§ **Exercise**: Word for word, quote the lines from the one containing "family: Ursidae" to the end of the entries below, including both. Leave pictures out.

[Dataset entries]

++++++++++++++++++++

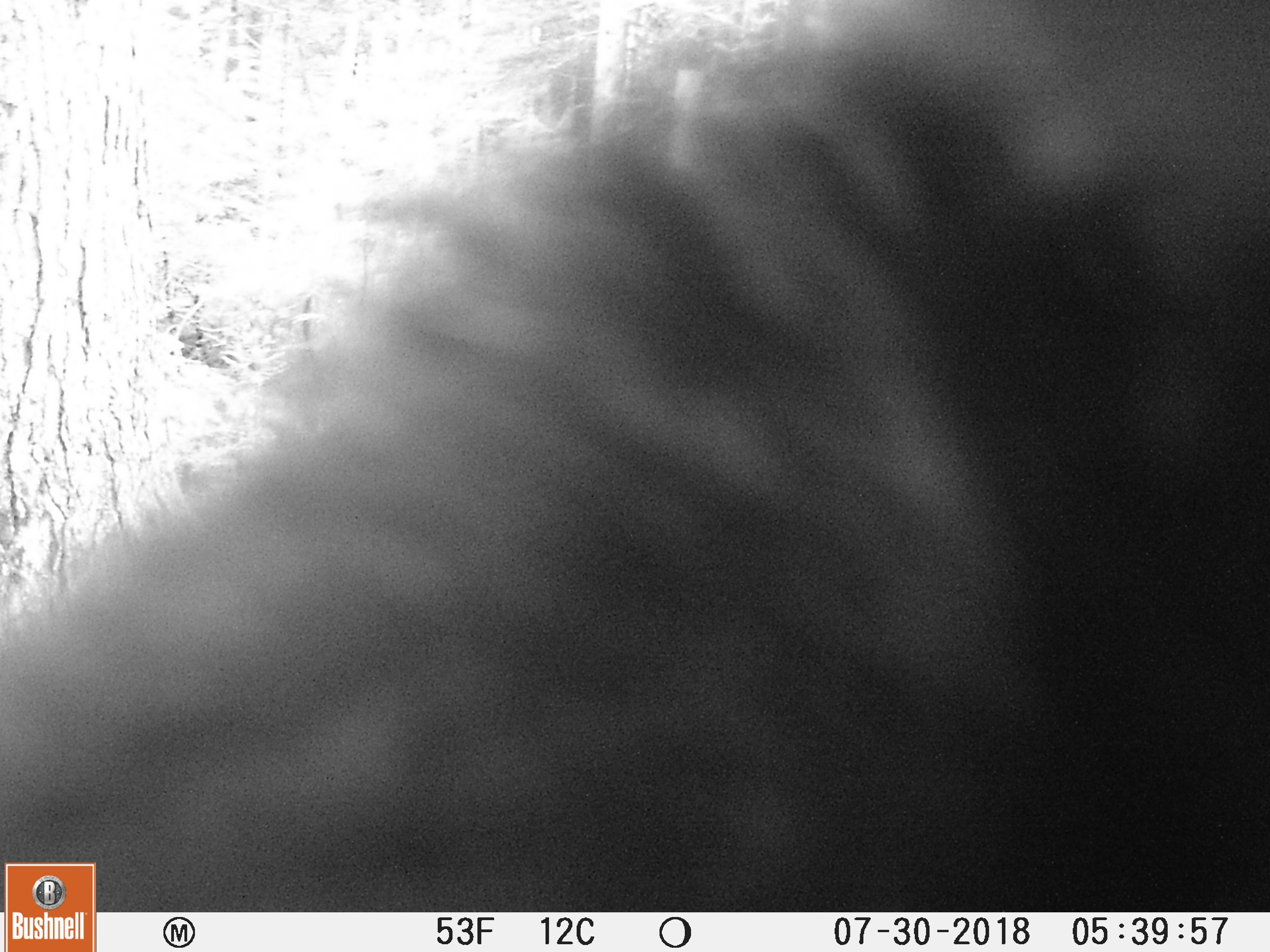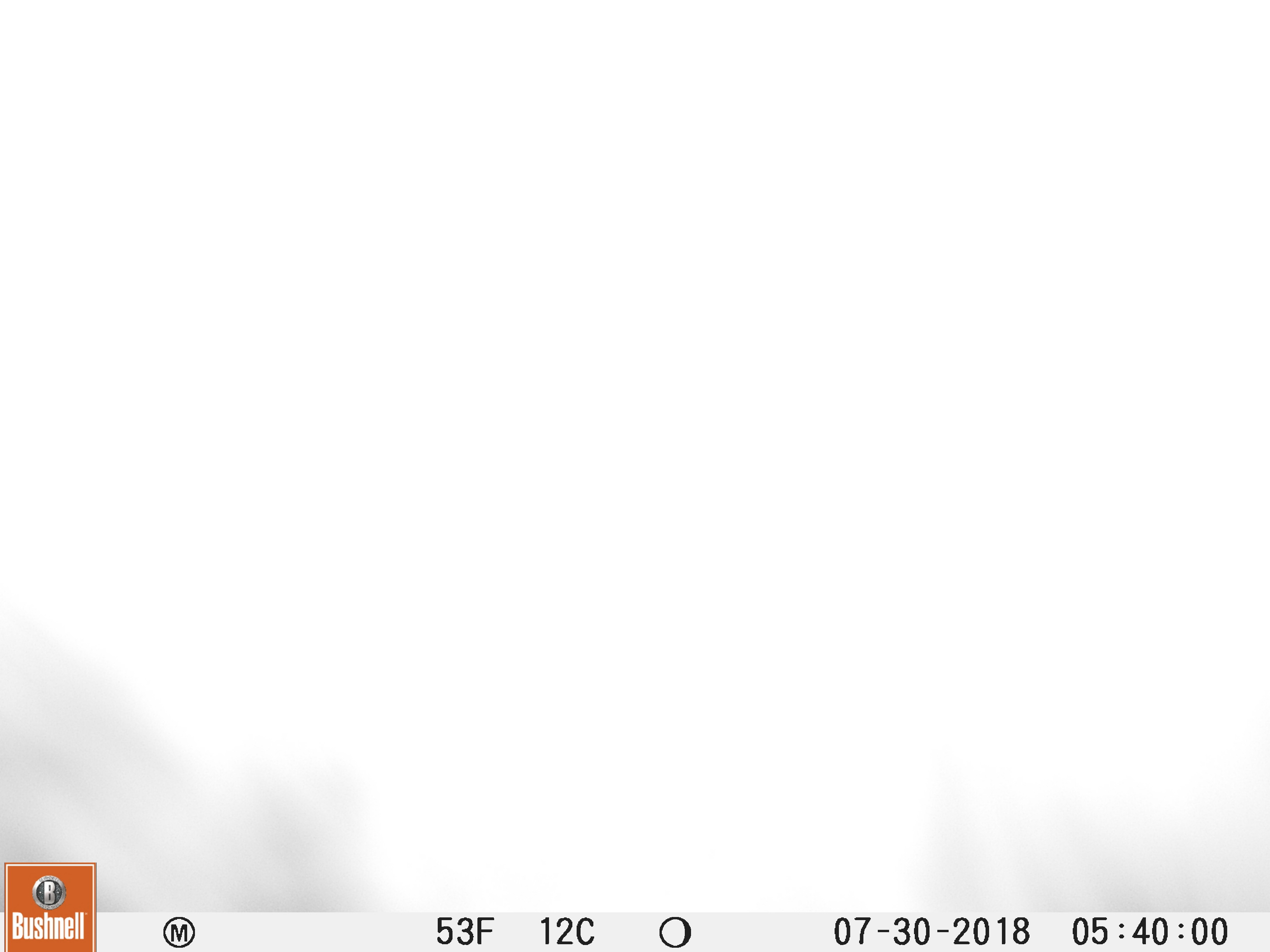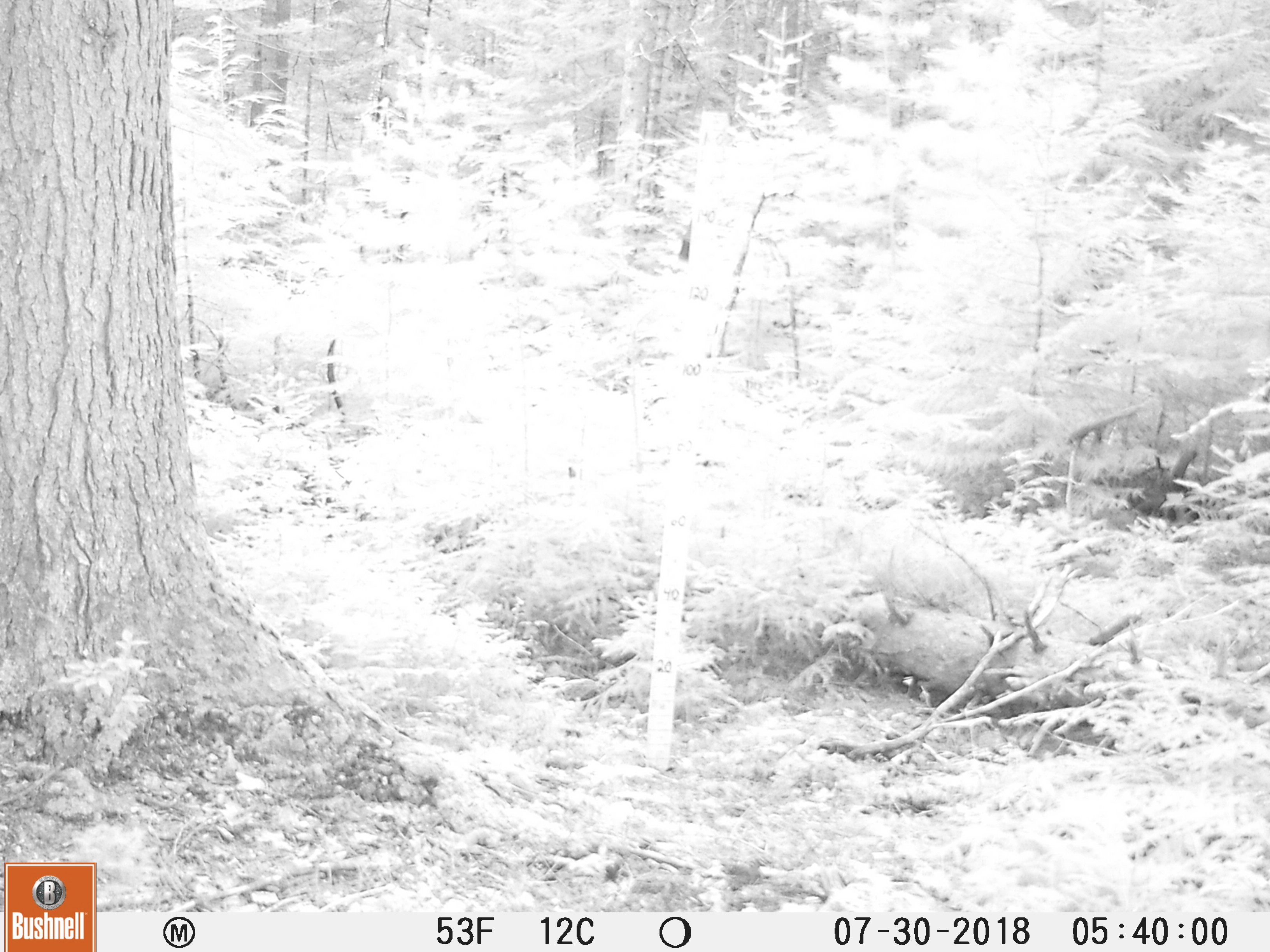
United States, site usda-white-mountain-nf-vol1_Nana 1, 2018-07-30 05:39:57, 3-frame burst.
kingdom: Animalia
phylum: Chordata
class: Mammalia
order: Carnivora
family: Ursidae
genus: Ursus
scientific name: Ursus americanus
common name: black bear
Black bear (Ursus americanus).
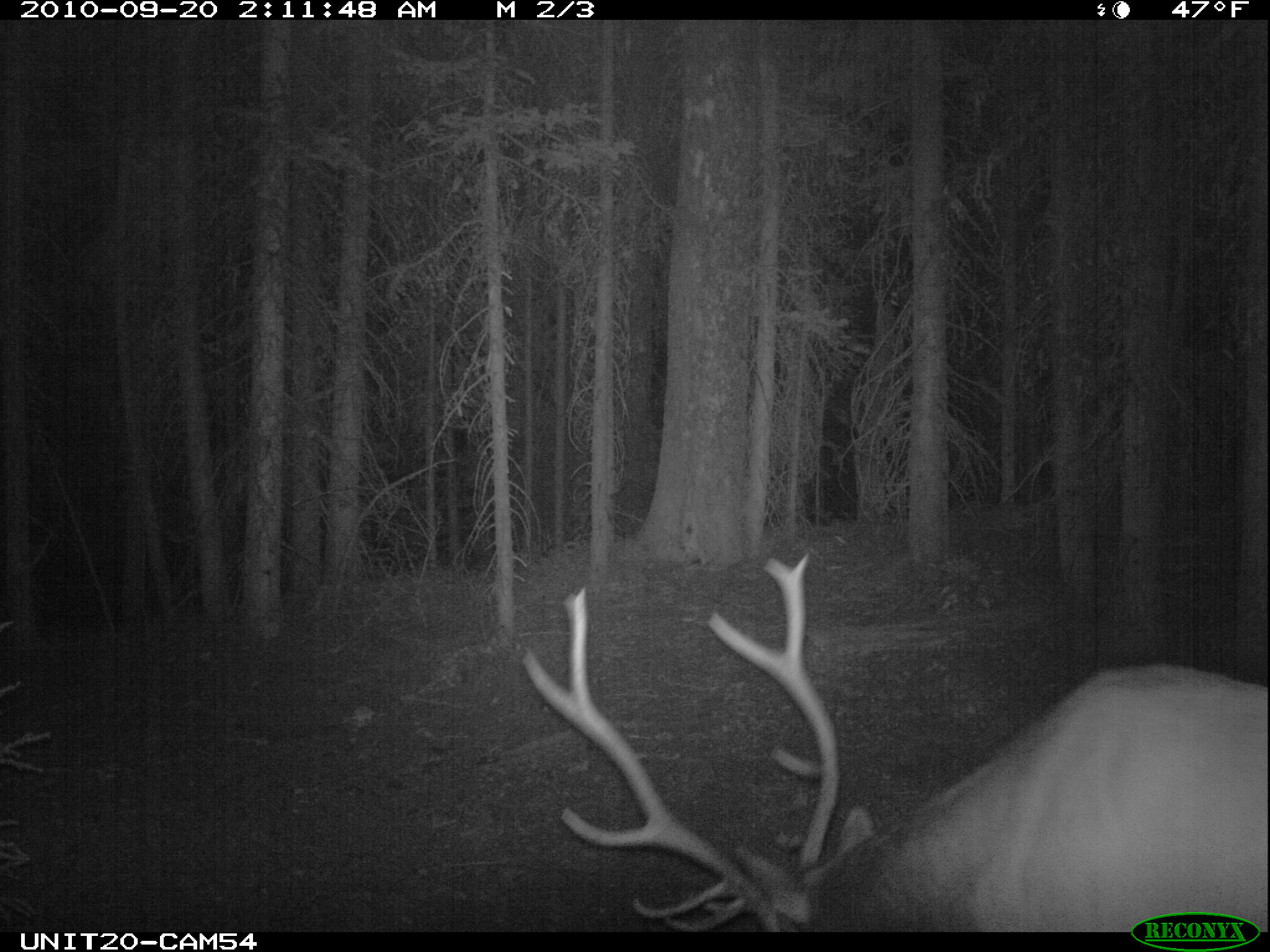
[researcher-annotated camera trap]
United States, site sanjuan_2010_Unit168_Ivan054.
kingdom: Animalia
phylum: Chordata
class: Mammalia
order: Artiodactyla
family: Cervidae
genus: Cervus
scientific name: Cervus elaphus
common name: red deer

++++++++++++++++++++

§ **Task output**:
family: Ursidae
genus: Ursus
scientific name: Ursus americanus
common name: black bear
Black bear (Ursus americanus).
[researcher-annotated camera trap]
United States, site sanjuan_2010_Unit168_Ivan054.
kingdom: Animalia
phylum: Chordata
class: Mammalia
order: Artiodactyla
family: Cervidae
genus: Cervus
scientific name: Cervus elaphus
common name: red deer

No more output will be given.